У меня нет ни времени, ни терпения на эту ерунду.

Но Фарахи был настойчив, и он король. Ни то, ни другое не означало, что эта миссия должна ей нравиться.

Она глянула на Року: тот, словно ребенок, перегнулся через носовую часть, едва не хихикая в тронутых солнцем брызгах и прыгающей на волнах лодке. Утро по меньшей мере было чудесное, но этот дикарь портил его одним своим присутствием.

Ее особенно злило то, что Фарахи даже не соизволил попросить лично, а отправил посыльного с одной из своих треклятых записок:

«Пожалуйста, сестра, попробуй разглядеть его ценность. Лоцман глухой, так что ты вольна говорить о чем угодно. Я не прошу тебя доверять Роке. Изучи его склонности, его слабости, пойми его. Сделай это для меня, и я послушаюсь твоего совета».

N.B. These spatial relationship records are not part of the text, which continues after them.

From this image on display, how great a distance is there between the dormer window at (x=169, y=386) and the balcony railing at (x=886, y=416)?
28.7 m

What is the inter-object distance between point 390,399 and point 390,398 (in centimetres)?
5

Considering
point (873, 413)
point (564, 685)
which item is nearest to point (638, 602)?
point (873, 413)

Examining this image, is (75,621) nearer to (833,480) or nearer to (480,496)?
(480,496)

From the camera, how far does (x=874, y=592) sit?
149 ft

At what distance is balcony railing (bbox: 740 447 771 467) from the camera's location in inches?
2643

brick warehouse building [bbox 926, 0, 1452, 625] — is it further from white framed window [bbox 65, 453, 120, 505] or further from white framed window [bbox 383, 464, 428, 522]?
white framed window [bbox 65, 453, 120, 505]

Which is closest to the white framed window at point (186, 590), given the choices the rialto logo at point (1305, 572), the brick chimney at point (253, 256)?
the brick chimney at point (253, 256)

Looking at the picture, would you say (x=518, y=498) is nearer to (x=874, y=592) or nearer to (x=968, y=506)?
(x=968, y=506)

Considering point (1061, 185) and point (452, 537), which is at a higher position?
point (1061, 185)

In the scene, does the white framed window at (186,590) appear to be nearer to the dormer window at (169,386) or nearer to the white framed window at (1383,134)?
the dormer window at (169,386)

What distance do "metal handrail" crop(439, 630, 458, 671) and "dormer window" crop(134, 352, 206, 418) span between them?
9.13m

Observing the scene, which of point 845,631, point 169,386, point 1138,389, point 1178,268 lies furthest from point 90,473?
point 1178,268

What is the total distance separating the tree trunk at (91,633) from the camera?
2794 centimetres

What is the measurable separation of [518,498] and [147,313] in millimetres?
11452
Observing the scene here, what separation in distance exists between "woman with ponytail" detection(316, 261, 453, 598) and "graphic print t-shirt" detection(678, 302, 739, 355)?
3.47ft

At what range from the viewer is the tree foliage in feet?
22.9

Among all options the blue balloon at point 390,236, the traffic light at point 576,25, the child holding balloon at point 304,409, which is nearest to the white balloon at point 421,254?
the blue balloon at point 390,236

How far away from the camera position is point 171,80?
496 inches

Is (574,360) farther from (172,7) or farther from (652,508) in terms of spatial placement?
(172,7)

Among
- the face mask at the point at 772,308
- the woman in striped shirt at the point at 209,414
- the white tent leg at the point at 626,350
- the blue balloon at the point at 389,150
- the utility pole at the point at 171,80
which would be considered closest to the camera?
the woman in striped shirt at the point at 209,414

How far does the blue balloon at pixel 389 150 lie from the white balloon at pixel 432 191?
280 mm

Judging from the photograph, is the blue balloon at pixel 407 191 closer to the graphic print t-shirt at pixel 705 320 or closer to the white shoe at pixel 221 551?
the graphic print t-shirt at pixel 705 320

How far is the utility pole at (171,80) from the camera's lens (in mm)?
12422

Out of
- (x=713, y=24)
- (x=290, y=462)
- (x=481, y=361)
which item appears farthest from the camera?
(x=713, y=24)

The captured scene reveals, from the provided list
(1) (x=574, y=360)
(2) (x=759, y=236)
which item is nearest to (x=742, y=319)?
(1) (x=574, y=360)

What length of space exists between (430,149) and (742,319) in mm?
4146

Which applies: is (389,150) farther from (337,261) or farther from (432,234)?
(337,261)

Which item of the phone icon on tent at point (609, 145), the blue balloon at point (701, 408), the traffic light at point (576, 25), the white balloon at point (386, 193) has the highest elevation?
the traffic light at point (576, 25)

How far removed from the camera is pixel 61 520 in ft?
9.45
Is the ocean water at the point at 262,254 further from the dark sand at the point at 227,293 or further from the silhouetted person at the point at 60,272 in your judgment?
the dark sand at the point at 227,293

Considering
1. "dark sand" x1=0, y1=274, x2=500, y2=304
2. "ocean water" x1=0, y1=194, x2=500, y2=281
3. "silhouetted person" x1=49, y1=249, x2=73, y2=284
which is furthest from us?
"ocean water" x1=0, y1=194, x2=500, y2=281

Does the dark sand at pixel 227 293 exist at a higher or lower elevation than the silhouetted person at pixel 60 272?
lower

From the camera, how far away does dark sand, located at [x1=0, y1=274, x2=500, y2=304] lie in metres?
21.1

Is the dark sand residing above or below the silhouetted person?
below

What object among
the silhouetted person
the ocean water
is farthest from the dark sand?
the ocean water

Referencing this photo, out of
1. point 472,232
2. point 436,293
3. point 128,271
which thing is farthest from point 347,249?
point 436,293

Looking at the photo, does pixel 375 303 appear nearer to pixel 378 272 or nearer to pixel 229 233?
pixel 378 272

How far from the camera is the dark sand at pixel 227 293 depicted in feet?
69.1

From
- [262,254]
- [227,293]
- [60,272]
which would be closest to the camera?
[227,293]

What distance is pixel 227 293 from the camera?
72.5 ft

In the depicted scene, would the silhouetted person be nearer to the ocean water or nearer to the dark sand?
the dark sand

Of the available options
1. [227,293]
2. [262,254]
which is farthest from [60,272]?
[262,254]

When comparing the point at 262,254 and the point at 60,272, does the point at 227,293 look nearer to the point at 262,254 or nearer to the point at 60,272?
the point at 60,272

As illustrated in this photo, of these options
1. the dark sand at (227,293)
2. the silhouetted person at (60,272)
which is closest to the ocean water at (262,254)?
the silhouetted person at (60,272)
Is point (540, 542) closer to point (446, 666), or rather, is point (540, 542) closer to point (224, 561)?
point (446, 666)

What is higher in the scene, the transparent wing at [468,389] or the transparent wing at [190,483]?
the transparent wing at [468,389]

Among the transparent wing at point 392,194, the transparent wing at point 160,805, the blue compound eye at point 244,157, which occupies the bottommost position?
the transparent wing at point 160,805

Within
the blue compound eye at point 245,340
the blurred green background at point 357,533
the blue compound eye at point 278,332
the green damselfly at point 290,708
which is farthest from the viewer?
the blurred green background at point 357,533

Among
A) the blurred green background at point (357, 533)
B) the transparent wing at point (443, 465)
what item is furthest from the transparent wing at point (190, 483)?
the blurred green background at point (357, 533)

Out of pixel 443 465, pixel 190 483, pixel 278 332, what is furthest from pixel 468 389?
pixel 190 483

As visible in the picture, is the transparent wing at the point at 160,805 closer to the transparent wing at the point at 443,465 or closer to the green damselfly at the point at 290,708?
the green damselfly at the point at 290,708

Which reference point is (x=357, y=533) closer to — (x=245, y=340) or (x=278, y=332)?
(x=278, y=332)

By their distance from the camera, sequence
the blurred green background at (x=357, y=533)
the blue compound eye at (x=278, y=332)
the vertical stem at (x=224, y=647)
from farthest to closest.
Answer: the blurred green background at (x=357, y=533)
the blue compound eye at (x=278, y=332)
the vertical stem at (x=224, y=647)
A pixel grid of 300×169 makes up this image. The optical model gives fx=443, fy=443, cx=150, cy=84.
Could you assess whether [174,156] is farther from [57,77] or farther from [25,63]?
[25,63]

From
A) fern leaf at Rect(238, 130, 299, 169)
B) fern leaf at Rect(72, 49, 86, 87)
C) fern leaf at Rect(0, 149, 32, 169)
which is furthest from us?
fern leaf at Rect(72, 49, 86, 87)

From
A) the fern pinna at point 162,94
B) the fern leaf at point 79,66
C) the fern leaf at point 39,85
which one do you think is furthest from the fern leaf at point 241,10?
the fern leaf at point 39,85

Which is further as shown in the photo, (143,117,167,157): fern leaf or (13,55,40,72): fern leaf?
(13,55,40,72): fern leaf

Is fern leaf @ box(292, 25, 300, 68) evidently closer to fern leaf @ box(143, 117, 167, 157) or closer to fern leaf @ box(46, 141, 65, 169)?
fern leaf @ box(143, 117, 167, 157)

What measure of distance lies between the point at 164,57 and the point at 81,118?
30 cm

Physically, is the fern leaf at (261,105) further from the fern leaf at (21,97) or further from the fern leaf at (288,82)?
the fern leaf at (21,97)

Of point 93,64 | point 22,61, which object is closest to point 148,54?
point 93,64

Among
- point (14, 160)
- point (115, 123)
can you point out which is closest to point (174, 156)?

Кикай скомкала записку и бросила в море, к Роа. Высокомерный говнюк. Фарахи имел приводящую в бешенство привычку быть правым, которую Кикай уважала и любила, но иногда и ненавидела, поскольку из-за этого он всегда думал, будто знает всё лучше всех — даже то, что выходит за рамки его понимания.

Кикай вдохнула соленый морской воздух и поправила свою подушку. День был теплый, ветреный и все более безоблачный. Она надела широкую шляпу и держала зонтик для защиты от палящего солнца — солнца, которое, надеялась она, поджаривало варвара будто яичницу.

Проигнорируй они волю Фарахи и проведи это короткое плавание в тишине, пока Кикай работала, такой расклад ее бы полностью устроил. Но нет, варвар испортил и это.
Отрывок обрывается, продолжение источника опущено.